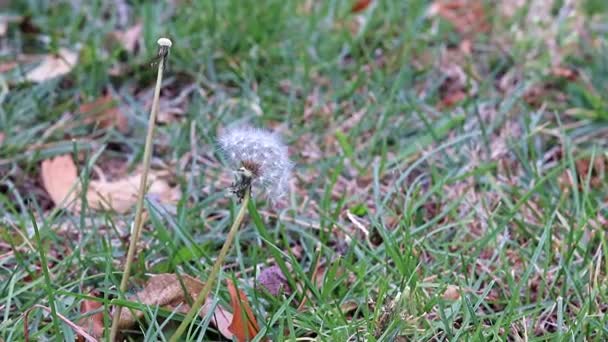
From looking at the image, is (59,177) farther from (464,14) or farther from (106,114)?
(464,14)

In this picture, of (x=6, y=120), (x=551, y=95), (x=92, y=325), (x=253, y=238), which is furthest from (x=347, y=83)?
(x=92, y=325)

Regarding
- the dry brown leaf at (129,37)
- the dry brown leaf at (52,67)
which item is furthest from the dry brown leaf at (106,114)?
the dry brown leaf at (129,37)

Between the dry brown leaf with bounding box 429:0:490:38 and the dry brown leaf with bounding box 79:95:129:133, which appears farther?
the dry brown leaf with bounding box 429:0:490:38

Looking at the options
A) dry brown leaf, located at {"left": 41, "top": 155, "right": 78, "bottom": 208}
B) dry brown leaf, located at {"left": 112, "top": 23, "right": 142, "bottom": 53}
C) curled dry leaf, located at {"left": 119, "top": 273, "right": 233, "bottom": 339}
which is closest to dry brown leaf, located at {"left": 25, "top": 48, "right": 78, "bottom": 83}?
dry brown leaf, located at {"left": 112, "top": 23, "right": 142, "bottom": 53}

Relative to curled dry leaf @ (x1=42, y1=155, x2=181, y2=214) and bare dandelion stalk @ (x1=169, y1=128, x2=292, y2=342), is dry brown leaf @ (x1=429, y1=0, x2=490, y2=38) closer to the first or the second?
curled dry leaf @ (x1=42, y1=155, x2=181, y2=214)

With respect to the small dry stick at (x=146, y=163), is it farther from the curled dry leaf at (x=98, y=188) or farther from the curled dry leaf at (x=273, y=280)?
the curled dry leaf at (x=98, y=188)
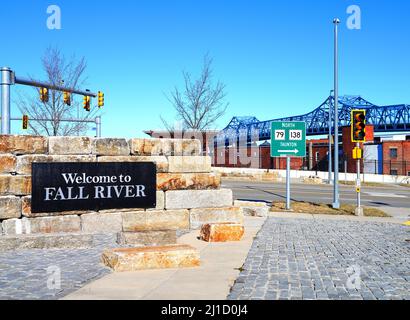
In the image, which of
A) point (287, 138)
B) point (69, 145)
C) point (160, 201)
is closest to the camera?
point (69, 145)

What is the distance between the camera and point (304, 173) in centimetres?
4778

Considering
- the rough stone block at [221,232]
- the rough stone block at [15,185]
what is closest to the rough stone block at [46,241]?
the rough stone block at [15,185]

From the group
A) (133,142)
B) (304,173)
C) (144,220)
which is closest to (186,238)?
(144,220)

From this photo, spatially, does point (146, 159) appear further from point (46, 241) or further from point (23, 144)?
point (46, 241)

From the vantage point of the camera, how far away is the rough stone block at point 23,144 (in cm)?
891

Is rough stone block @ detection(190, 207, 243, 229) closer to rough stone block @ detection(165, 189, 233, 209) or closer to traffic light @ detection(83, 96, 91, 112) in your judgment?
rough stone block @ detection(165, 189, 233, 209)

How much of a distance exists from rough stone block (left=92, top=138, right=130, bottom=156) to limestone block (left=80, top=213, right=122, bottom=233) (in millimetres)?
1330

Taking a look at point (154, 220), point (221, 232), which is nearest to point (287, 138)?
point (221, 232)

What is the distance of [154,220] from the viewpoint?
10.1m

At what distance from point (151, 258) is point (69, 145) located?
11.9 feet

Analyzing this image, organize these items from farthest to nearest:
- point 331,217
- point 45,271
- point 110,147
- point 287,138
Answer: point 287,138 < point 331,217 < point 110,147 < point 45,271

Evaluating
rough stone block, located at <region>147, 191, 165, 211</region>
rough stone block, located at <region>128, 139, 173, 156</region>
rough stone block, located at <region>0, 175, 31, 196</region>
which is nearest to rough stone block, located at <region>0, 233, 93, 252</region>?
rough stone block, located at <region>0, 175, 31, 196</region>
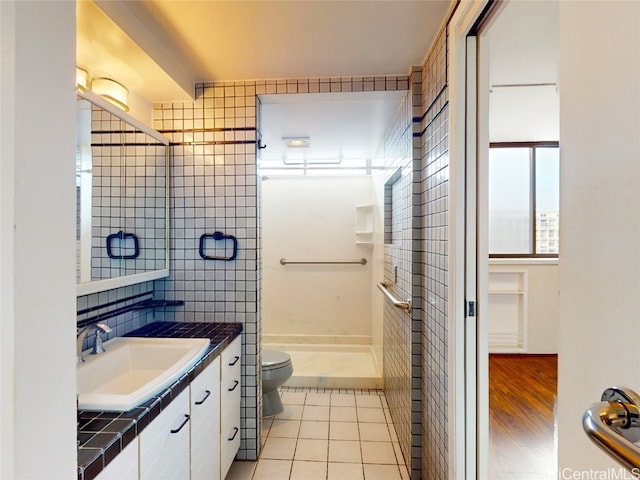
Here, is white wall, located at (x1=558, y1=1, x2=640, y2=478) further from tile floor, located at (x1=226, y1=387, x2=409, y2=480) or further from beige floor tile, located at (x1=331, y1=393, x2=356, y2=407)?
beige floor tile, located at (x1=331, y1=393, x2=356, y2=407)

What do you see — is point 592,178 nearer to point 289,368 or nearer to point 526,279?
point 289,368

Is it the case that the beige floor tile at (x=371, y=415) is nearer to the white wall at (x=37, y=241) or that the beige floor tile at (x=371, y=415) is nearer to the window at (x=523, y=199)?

*****

▸ **Work to be completed**:
Switch every "farther" in the rows above to "more distant" and give the rows again with everything else unchanged. Leave the pictures out.

▸ **Result of the task**:
From looking at the image, is (59,177) more distant from (464,14) or more distant from (106,114)?
(464,14)

In this picture, of (x=6, y=120), (x=551, y=95), (x=92, y=325), (x=253, y=238), which is furthest from (x=347, y=83)?
(x=92, y=325)

Regarding
- the dry brown leaf at (129,37)
- the dry brown leaf at (52,67)
which item is furthest from the dry brown leaf at (106,114)?
the dry brown leaf at (129,37)

Between the dry brown leaf with bounding box 429:0:490:38 and the dry brown leaf with bounding box 79:95:129:133, which appears more distant?
the dry brown leaf with bounding box 429:0:490:38

Looking at the options
A) dry brown leaf, located at {"left": 41, "top": 155, "right": 78, "bottom": 208}
B) dry brown leaf, located at {"left": 112, "top": 23, "right": 142, "bottom": 53}
C) curled dry leaf, located at {"left": 119, "top": 273, "right": 233, "bottom": 339}
which is closest to dry brown leaf, located at {"left": 25, "top": 48, "right": 78, "bottom": 83}?
dry brown leaf, located at {"left": 112, "top": 23, "right": 142, "bottom": 53}

Relative to curled dry leaf @ (x1=42, y1=155, x2=181, y2=214) and bare dandelion stalk @ (x1=169, y1=128, x2=292, y2=342), is dry brown leaf @ (x1=429, y1=0, x2=490, y2=38) closer to the first or the second?
curled dry leaf @ (x1=42, y1=155, x2=181, y2=214)

With respect to the small dry stick at (x=146, y=163), is it more distant from the curled dry leaf at (x=98, y=188) or more distant from the curled dry leaf at (x=273, y=280)?
the curled dry leaf at (x=98, y=188)
In the image, which of
A) point (287, 138)
B) point (69, 145)
C) point (160, 201)
is closest to the camera?
point (69, 145)

What is the distance between the camera and point (304, 173) in centimetres?
4778

Considering
- the rough stone block at [221,232]
- the rough stone block at [15,185]
what is closest to the rough stone block at [46,241]?
the rough stone block at [15,185]

From the group
A) (133,142)
B) (304,173)
C) (144,220)
which is closest to (186,238)?
(144,220)

From this photo, spatially, does point (146, 159) appear further from point (46, 241) or further from point (23, 144)?
point (46, 241)

From the vantage point of the camera, how far away is the rough stone block at point 23,144 (in cm)?
891

Is rough stone block @ detection(190, 207, 243, 229) closer to rough stone block @ detection(165, 189, 233, 209) or closer to traffic light @ detection(83, 96, 91, 112) in your judgment?
rough stone block @ detection(165, 189, 233, 209)

How much of a distance exists from rough stone block (left=92, top=138, right=130, bottom=156) to limestone block (left=80, top=213, right=122, bottom=233) (in millimetres)?
1330

Taking a look at point (154, 220), point (221, 232), which is nearest to point (287, 138)?
point (221, 232)

What is the distance of [154,220] from the viewpoint?
10.1m

At what distance from point (151, 258) is point (69, 145) located?
11.9 feet

Analyzing this image, organize these items from farthest to nearest:
- point 331,217
- point 45,271
- point 110,147
- point 287,138
Answer: point 287,138 < point 331,217 < point 110,147 < point 45,271

Evaluating
rough stone block, located at <region>147, 191, 165, 211</region>
rough stone block, located at <region>128, 139, 173, 156</region>
rough stone block, located at <region>0, 175, 31, 196</region>
which is nearest to rough stone block, located at <region>0, 233, 93, 252</region>?
rough stone block, located at <region>0, 175, 31, 196</region>
Here, is white wall, located at (x1=558, y1=1, x2=640, y2=478) further from tile floor, located at (x1=226, y1=387, x2=409, y2=480) or further from beige floor tile, located at (x1=331, y1=393, x2=356, y2=407)?
beige floor tile, located at (x1=331, y1=393, x2=356, y2=407)

What do you see — is point 592,178 nearer to point 289,368 or nearer to point 526,279?
point 289,368

Is it the case that the beige floor tile at (x=371, y=415) is nearer to the white wall at (x=37, y=241) or that the beige floor tile at (x=371, y=415) is nearer to the window at (x=523, y=199)?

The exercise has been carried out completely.